• **Work required**: Starting at the line that has "Comparing [129,223] against" and going through the end of the items, put each line into a Markdown table with the columns Row and Line. Number the rows from 1 and leave out blank lines.

• **Working data**:
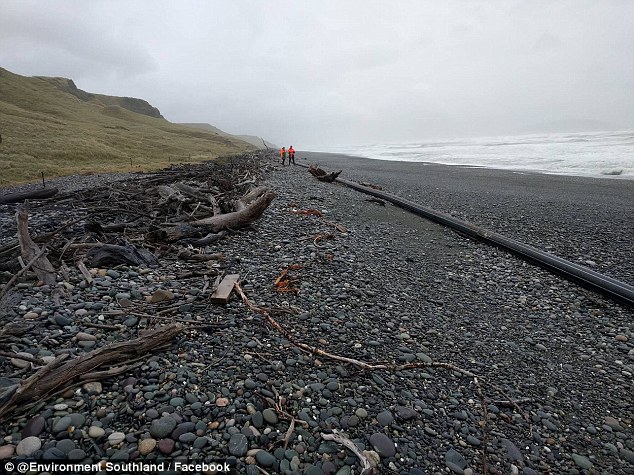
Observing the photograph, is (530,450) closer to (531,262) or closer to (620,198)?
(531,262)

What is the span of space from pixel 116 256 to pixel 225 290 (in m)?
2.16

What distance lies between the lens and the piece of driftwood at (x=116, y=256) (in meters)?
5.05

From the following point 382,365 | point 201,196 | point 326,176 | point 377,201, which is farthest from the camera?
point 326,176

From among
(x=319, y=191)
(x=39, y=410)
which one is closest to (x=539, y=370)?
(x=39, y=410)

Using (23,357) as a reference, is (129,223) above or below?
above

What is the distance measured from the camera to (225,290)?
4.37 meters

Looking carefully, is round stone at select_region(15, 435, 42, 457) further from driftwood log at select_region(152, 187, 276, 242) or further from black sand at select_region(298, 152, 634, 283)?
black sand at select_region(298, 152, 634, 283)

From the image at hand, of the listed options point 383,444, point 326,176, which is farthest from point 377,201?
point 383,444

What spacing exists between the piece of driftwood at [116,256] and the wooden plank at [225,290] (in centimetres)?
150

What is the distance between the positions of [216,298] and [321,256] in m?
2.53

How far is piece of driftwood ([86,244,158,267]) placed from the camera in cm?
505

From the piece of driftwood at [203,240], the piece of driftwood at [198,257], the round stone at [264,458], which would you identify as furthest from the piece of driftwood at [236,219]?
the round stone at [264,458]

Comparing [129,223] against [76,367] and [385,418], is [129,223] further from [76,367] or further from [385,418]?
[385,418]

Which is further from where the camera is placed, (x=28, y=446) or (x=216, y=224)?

• **Reply**:
| Row | Line |
|---|---|
| 1 | Comparing [129,223] against [76,367] and [385,418], is [129,223] further from [76,367] or further from [385,418]? |
| 2 | [385,418] |
| 3 | Which is further from where the camera is placed, (x=28, y=446) or (x=216, y=224)? |